● **Selection**
Block Cipher, Feistel Cipher & DES – Complete Notes
📘 1. Block Cipher Principles
🔹 What is a Block Cipher?
A block cipher is a symmetric key cipher that encrypts fixed-size blocks of plaintext
(e.g., 64 or 128 bits) into ciphertext using a shared secret key.
📙 2. Block Cipher Design Principles
When designing a secure block cipher, the following principles are considered:
🔐 1. Confusion
Make the relationship between the key and ciphertext as complex as
possible.
Typically achieved using substitution techniques.
Definition: Confusion hides the relationship between the ciphertext and the
key.
Purpose: Even if someone sees the ciphertext, they should not be able to
guess the key.
How it is achieved?: Using substitution operations like S-boxes.
Example: Replacing each letter with a different one based on a rule (e.g.,
Caesar Cipher, or S-box in DES).
🔐 2. Diffusion
Definition: Diffusion spreads the influence of a single plaintext bit over many
ciphertext bits.
Purpose: So that even a small change in plaintext or key changes the
ciphertext drastically.
How it is achieved?: Using permutations, mixing, or transposition techniques.
Example: If you change one letter in the plaintext, the whole ciphertext
becomes different (Avalanche effect).
Spread the influence of a single plaintext bit over many ciphertext bits.
Typically achieved using permutation.
🔐 3. Number of Rounds
Multiple rounds are used to improve security.
Each round introduces more confusion and diffusion.
One round of confusion & diffusion is not enough.
Multiple rounds increase security and complexity.
Common ciphers use 10 to 16 rounds (DES uses 16).
Each round applies:
o Subkey (from the main key)
o Confusion (e.g., S-box)
o Diffusion (e.g., permutation or mixing)
🔁 More rounds = more strength = harder to break.
🔐 4. Key Size and Block Size
Larger key size = harder to brute-force.
Larger block size = better security against pattern analysis.

● **Source material**

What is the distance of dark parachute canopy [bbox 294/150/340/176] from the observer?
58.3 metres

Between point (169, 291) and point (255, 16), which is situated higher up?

● **Set task**
Reproduce the passage of the block cipher notes starting with "Common ciphers use" and going on through "against pattern analysis.". The material has no part in this exercise.

● **Exercise result**
Common ciphers use 10 to 16 rounds (DES uses 16).
Each round applies:
o Subkey (from the main key)
o Confusion (e.g., S-box)
o Diffusion (e.g., permutation or mixing)
🔁 More rounds = more strength = harder to break.
🔐 4. Key Size and Block Size
Larger key size = harder to brute-force.
Larger block size = better security against pattern analysis.